Single-tenant billing has two components:
  1. Platform fee — fixed monthly fee for access to the Mixpeek platform, API, Studio, and support
  2. Compute passthrough — actual cloud infrastructure cost (GKE nodes, storage, networking) passed through at cost plus a management markup
There are no per-operation credit charges on the single-tenant plan. You pay for the underlying cloud resources your cluster consumes, and Mixpeek handles provisioning, monitoring, upgrades, and support.
Keep batch and GPU workers at minReplicas: 0 — they scale from zero on demand. You only pay for compute when it’s active. Disable unused extractors to reduce your always-on footprint.

Troubleshooting

Pods stuck in Pending

Check events for the pending pod:
kubectl -n <your-namespace> describe pod <pod-name>
Common causes:
  • Insufficient resources — cluster autoscaler is provisioning a new node (2-3 minutes)
  • GPU unavailable — L4 GPUs may be temporarily exhausted in the region
  • Resource limits — reduce maxReplicas on other worker groups to free capacity

OOMKilled pods

A pod exceeded its memory limit.
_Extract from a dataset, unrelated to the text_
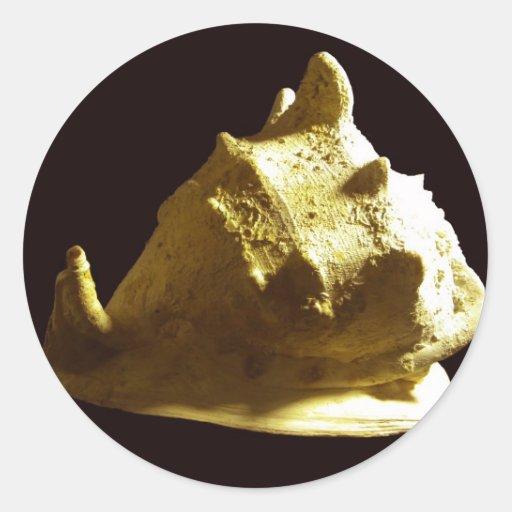 Cassis cornuta Shell Back on Black Classic Round Sticker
Increase memory for the affected worker group in your overrides file:
cluster:
  cpu-workers:
    resources:
      limits:
        memory: "48Gi"

Extractor returning 503

The extractor has no running replicas (scaled to zero) or all replicas are saturated:
  • First request after idle takes 5-10 seconds for cold start
  • Set min_replicas: 1 for latency-sensitive extractors
  • Increase max_replicas if you’re seeing sustained 503s under load

Batch jobs stuck

  1. Check if batch workers are running: kubectl -n <your-namespace> get pods -l ray.io/group=batch-workers
  2. If no batch workers, manually scale up: kubectl -n <your-namespace> scale raycluster <your-cluster> --replicas=1 --resource-name=batch-workers
  3. Check queue depth in Grafana — a backlog is normal for large batches

Custom Code (Fork Deploys)

Single-tenant customers can fork the Mixpeek codebase and deploy custom code to their tenant:
  • Custom extractors — add domain-specific feature extraction logic
  • Modified inference — tune model parameters, swap models, add pre/post-processing
  • Engine changes — adjust batch processing, add custom endpoints
Your fork builds into a tenant-specific container image (tenant-<name>-<sha>) and deploys only to your namespace. The shared platform is unaffected.

Workflow

  1. Fork the Mixpeek repo
  2. Make your changes (extractors, inference, engine code)
  3. Trigger a tenant deploy via GitHub Actions — builds from your fork, deploys to your namespace
  4. Rebase on upstream periodically to pick up platform updates
Config-only changes (disabling extractors, adjusting scaling) don’t require a fork or image build — edit your overrides file and trigger a config deploy.

Getting Started

To provision a single-tenant data plane:
  1. Contact your Mixpeek account manager or email sales@mixpeek.com
  2. We provision your isolated infrastructure (database, compute, cache, storage)
  3. You receive kubectl access to your namespace and Grafana dashboards
  4. Your existing API keys are routed to your dedicated data plane — no code changes
Migration from the shared platform to single-tenant is seamless. Your data is copied to the isolated database, the tenant config is updated, and routing switches instantly. Rollback is equally fast.